Problem statement: Omit all pictures, then retype the data exactly as given.

Data rows:
○ ○ ○ ○

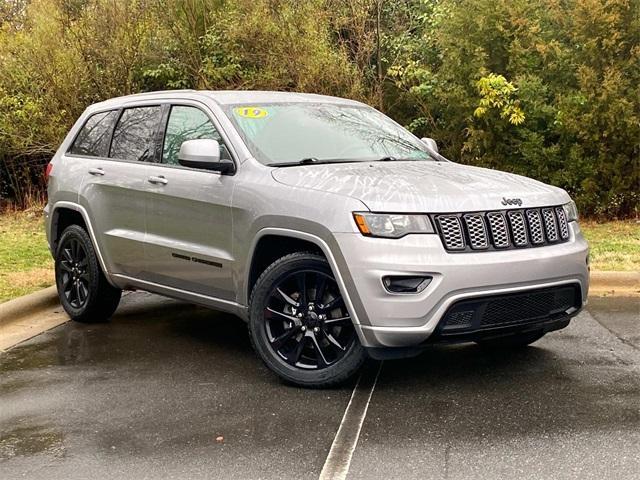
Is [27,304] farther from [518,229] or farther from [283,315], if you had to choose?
[518,229]

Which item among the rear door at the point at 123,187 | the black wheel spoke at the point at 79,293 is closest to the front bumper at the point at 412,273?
the rear door at the point at 123,187

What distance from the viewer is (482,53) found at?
11.7 metres

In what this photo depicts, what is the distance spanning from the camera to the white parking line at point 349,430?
3963 mm

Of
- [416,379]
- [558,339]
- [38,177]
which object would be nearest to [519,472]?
[416,379]

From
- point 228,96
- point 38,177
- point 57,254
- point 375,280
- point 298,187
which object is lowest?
point 38,177

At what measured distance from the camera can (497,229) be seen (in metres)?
4.90

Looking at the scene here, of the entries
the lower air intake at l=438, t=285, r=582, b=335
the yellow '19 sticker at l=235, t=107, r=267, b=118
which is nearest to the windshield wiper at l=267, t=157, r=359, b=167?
the yellow '19 sticker at l=235, t=107, r=267, b=118

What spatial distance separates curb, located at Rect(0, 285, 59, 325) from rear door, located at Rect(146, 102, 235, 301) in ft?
5.58

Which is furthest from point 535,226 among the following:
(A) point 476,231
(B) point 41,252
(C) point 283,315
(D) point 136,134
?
(B) point 41,252

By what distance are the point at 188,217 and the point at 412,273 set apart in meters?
1.83

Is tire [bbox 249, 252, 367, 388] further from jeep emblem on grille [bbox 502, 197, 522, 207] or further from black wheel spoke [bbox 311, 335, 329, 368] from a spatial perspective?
jeep emblem on grille [bbox 502, 197, 522, 207]

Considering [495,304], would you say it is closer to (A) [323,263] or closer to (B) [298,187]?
(A) [323,263]

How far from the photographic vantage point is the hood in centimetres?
484

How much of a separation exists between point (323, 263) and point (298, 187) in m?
0.49
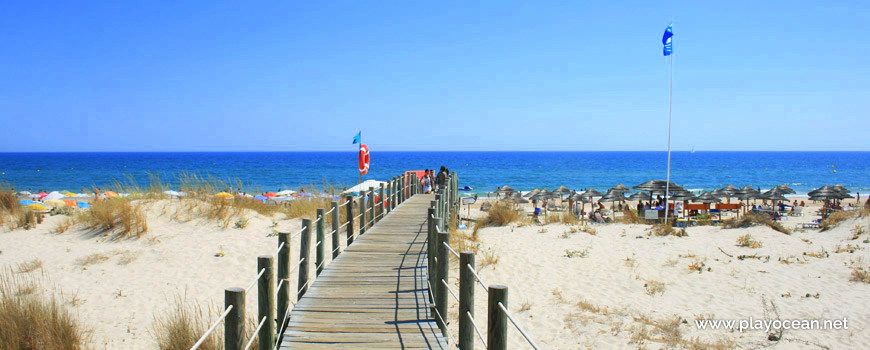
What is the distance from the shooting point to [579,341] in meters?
7.01

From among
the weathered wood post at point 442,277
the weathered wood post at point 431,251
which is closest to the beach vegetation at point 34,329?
the weathered wood post at point 431,251

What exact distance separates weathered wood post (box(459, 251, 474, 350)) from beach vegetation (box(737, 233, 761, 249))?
10.9m

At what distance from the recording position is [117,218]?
1269 cm

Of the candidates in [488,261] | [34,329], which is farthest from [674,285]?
[34,329]

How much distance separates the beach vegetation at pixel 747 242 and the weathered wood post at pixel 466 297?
10.9 m

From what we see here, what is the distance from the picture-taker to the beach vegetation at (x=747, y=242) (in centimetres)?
1230

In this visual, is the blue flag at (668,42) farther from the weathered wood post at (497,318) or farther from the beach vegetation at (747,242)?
the weathered wood post at (497,318)

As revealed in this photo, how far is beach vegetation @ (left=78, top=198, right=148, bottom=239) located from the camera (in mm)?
12305

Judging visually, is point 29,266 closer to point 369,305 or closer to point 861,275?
point 369,305

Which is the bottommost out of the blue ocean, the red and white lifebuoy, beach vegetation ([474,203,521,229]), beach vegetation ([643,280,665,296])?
the blue ocean

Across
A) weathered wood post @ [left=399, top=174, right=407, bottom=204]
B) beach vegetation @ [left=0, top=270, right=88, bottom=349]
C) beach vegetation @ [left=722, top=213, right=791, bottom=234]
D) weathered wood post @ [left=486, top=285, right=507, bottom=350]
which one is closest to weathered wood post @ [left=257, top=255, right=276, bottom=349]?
weathered wood post @ [left=486, top=285, right=507, bottom=350]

○ ○ ○ ○

Output for this task:
Is [27,304] farther from [518,229] or farther from [283,315], if you had to choose?
[518,229]

Which item among the rear door at the point at 123,187 | the black wheel spoke at the point at 79,293 is closest to the front bumper at the point at 412,273?
the rear door at the point at 123,187

What distance from the viewer is (482,53) found at?
11.7 metres

In what this photo depicts, what is the distance spanning from the camera to the white parking line at point 349,430?
3963 mm

Of
- [416,379]
- [558,339]
- [38,177]
which object would be nearest to [519,472]?
[416,379]

From
- point 228,96
- point 38,177
- point 57,254
- point 375,280
- point 298,187
which object is lowest?
point 38,177

At what measured distance from the camera can (497,229) be seen (in metres)?
4.90

Looking at the scene here, of the entries
the lower air intake at l=438, t=285, r=582, b=335
the yellow '19 sticker at l=235, t=107, r=267, b=118
which is nearest to the windshield wiper at l=267, t=157, r=359, b=167?
the yellow '19 sticker at l=235, t=107, r=267, b=118

What spatial distance separates curb, located at Rect(0, 285, 59, 325) from rear door, located at Rect(146, 102, 235, 301) in ft?
5.58

Which is furthest from point 535,226 among the following:
(A) point 476,231
(B) point 41,252
(C) point 283,315
(D) point 136,134
?
(B) point 41,252

By what distance are the point at 188,217 and the point at 412,273 set apart in meters?
1.83

Is tire [bbox 249, 252, 367, 388] further from jeep emblem on grille [bbox 502, 197, 522, 207] or further from black wheel spoke [bbox 311, 335, 329, 368] from a spatial perspective?
jeep emblem on grille [bbox 502, 197, 522, 207]

Considering [495,304], would you say it is closer to (A) [323,263] or closer to (B) [298,187]?
(A) [323,263]

How far from the photographic vantage point is the hood in centimetres?
484

How much of a separation exists between point (323, 263) and point (298, 187) in m?
0.49
What is the distance from the shooting point to [579,341] in meters?
7.01

From among
the weathered wood post at point 442,277
the weathered wood post at point 431,251
which is closest to the beach vegetation at point 34,329?
the weathered wood post at point 431,251

What exact distance separates weathered wood post (box(459, 251, 474, 350)) from beach vegetation (box(737, 233, 761, 249))?
10.9m

At what distance from the recording position is [117,218]?
1269 cm

Of the candidates in [488,261] | [34,329], which is farthest from [674,285]?
[34,329]

How much distance separates the beach vegetation at pixel 747 242 and the weathered wood post at pixel 466 297?
10.9 m

From what we see here, what is the distance from the picture-taker to the beach vegetation at (x=747, y=242) (in centimetres)?
1230

In this visual, is the blue flag at (668,42) farther from the weathered wood post at (497,318) or farther from the beach vegetation at (747,242)?
the weathered wood post at (497,318)

As revealed in this photo, how far is beach vegetation @ (left=78, top=198, right=148, bottom=239) located from the camera (in mm)?
12305

Judging visually, is point 29,266 closer to point 369,305 or closer to point 861,275?
point 369,305

Which is the bottommost out of the blue ocean, the red and white lifebuoy, beach vegetation ([474,203,521,229]), beach vegetation ([643,280,665,296])?
the blue ocean

Across
A) weathered wood post @ [left=399, top=174, right=407, bottom=204]
B) beach vegetation @ [left=0, top=270, right=88, bottom=349]
C) beach vegetation @ [left=722, top=213, right=791, bottom=234]
D) weathered wood post @ [left=486, top=285, right=507, bottom=350]
which one is closest to weathered wood post @ [left=257, top=255, right=276, bottom=349]?
weathered wood post @ [left=486, top=285, right=507, bottom=350]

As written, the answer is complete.